Phase 1 — Key generation ceremony Boot a clean, air-gapped machine from a live operating system (Tails recommended). The machine must never have been and must never be connected to any network. Generate MK from /dev/urandom (32 bytes). Generate MEK from /dev/urandom (32 bytes). Derive all 8,888 SPHINCS+-256s keypairs from MK in a single session. Record all 8,888 public keys to the vault manifest. MK is then overwritten in memory and destroyed. MK's total lifetime is measured in minutes. It is never written to persistent storage, never transmitted, and never displayed beyond the air-gapped session.
Phase 2 — Immediate embedding (existing photographs) In the same session or an immediately subsequent air-gapped session, embed private keys into all existing canonical photographs (those already taken at the time of the ceremony). Each key is embedded per §E4–§E5, verified by test extraction per §E9, and then deleted from the working key set. Photograph indices are assigned chronologically: the earliest photograph receives index 1, and so on.
Phase 3 — Escrow of remaining keys Private keys for photographs not yet taken (indices beyond the current collection) are encrypted with AES-256-GCM using a key derived from a memorised passphrase via Argon2id (memory cost ≥ 1 GiB, time cost ≥ 4 iterations, parallelism = 1). The encrypted key file is stored on a single secure device (encrypted USB drive, air-gapped). This is the only location where unembedded private keys exist.
Phase 4 — Progressive consumption As each new photograph is taken and canonicalised (HEIC → PNG per §E2), the next available private key is retrieved from the encrypted escrow file, embedded into the photograph per §E4–§E5, verified by test extraction, and immediately deleted from the escrow file. The escrow file shrinks by one key with each new photograph. Indices are assigned chronologically: the next photograph taken receives the next sequential index.
Phase 5 — Sealing Upon completion of photograph 8,888: the last private key is embedded, the escrow file is empty and is destroyed. No private key material exists anywhere except within the 8,888 canonical photographs. The vault manifest is finalised, the Merkle tree is computed and signed, and the integrity seal is applied per §E6. The vault is sealed.
Interim risk (Phase 3–4): During the period between the key generation ceremony and photograph 8,888, the escrow file contains private keys for not-yet-taken photographs. These keys, if compromised, could decrypt their corresponding shards — but individual decrypted shards are algebraic noise due to the erasure coding (reconstruction requires 6,000 of 8,888 shards). The interim exposure is therefore limited: even total compromise of the escrow file does not enable archive reconstruction, provided fewer than 6,000 shards are decrypted in combination with shards from already-embedded keys. The escrow file's size decreases daily as keys are consumed, and the risk window closes permanently at photograph 8,888.

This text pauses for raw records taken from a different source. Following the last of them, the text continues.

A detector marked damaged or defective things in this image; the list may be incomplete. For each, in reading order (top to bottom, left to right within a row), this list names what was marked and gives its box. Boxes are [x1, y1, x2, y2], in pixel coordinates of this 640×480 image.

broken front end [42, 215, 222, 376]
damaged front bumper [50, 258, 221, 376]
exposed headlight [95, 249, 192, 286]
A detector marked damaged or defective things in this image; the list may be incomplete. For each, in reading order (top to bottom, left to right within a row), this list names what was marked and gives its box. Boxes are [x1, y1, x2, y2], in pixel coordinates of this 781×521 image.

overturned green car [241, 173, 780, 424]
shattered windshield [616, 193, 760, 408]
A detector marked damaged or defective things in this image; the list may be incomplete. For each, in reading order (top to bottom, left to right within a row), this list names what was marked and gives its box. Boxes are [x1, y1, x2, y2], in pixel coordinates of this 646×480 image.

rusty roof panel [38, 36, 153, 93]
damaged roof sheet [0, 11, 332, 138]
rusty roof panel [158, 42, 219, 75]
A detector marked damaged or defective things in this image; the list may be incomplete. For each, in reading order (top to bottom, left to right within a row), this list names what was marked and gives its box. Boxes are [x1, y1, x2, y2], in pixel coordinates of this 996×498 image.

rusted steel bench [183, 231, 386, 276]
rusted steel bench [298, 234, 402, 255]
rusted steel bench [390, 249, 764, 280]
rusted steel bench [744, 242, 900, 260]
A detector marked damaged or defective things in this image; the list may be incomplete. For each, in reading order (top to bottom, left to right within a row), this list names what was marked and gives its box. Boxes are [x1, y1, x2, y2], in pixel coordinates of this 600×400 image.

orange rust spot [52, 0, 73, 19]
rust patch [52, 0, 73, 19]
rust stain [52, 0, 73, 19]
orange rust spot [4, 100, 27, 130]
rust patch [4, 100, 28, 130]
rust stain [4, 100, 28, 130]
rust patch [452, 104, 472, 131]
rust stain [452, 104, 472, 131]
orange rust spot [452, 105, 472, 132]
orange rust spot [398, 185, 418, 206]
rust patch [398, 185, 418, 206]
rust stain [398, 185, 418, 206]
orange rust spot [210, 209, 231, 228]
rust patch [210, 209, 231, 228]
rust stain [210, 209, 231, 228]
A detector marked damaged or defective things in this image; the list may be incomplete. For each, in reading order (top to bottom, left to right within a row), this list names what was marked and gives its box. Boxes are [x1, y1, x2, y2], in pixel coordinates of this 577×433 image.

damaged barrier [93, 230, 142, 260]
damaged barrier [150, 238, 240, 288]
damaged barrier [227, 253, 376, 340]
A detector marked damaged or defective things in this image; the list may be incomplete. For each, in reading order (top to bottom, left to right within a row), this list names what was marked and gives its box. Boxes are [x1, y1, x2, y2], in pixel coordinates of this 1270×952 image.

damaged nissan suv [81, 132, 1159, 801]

§E11 Historical Note — Key Storage Format

During the project's development phase (prior to the adoption of this specification), the master key was stored using a bespoke steganographic encoding: the key material was converted to randomised words and interpolated into a fictitious berry pie recipe. The resulting document — datavault_berrypie.txt — reads as an elaborate, whimsical baking recipe and contains no recognisable cryptographic notation. This format allowed the key to be carried, stored, and transmitted in contexts where a cryptographic key file would attract scrutiny. The encoding algorithm is intentionally not documented here; it was designed to be recoverable by brute force combined with insight by a sufficiently advanced system, but resistant to casual inspection.

The berrypie format is noted for historical completeness and as an illustration of the project's approach to hiding critical material in plain sight. Under this specification, MK does not survive beyond the key generation ceremony and therefore requires no storage format.